Question: let $a_{i},(i=1,2,\cdots,n)$ be real number,show that $$\sum_{i,j=1}^{n}\dfrac{a_{i}a_{j}}{\max{(i,j)}}\le 4\sum_{i=1}^{n}a^2_{i}\tag{1}$$
Hilbert's Inequality:
For any real numbers $a_1,a_2\cdots,a_n$ the following inequality holds: $$\sum_{i=1}^n\sum_{j=1}^n\frac{a_ia_j}{i+j}\leq\pi\sum_{i=1}^na_i^2$$.
Proof: I was reading a proof of this inequality where first they applied Cauchy Schwarz to get $$(\sum_{i=1}^n\sum_{j=1}^n\frac{a_ia_j}{i+j})^2\leq(\sum_{i=1}^n\sum_{j=1}^n\frac{\sqrt{i}a_i^2}{\sqrt{j}(i+j)})(\sum_{i=1}^n\sum_{j=1}^n\frac{\sqrt{j}a_j^2}{\sqrt{i}(i+j)})$$.
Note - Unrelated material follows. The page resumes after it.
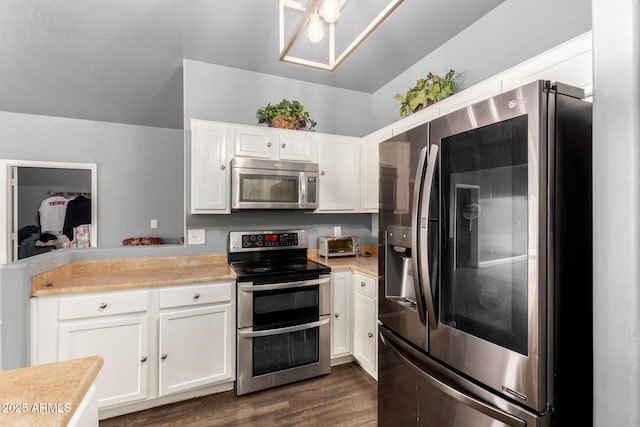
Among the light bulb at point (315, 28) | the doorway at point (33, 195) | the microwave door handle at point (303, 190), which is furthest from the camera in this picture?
the doorway at point (33, 195)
Then they stated that it suffices to prove $$\sum_{n=1}^{\infty}\frac{\sqrt{m}}{(m+n)\sqrt{n}}\leq\pi$$ for any positive integer $m$. and $$\displaystyle\sum_{n=1}^\infty\,\frac{\sqrt{m}}{(m+n)\sqrt{n}}<\int_0^\infty\,\frac{\sqrt{m}}{(m+x)\sqrt{x}}\,\text{d}x=\Bigg.\Bigg(2\arctan\left(\sqrt{\frac{x}{m}}\right)\Bigg)\Bigg|_{x=0}^{x=\infty}=\pi$$
But for $(1)$ I think use integral to solve it,can you help?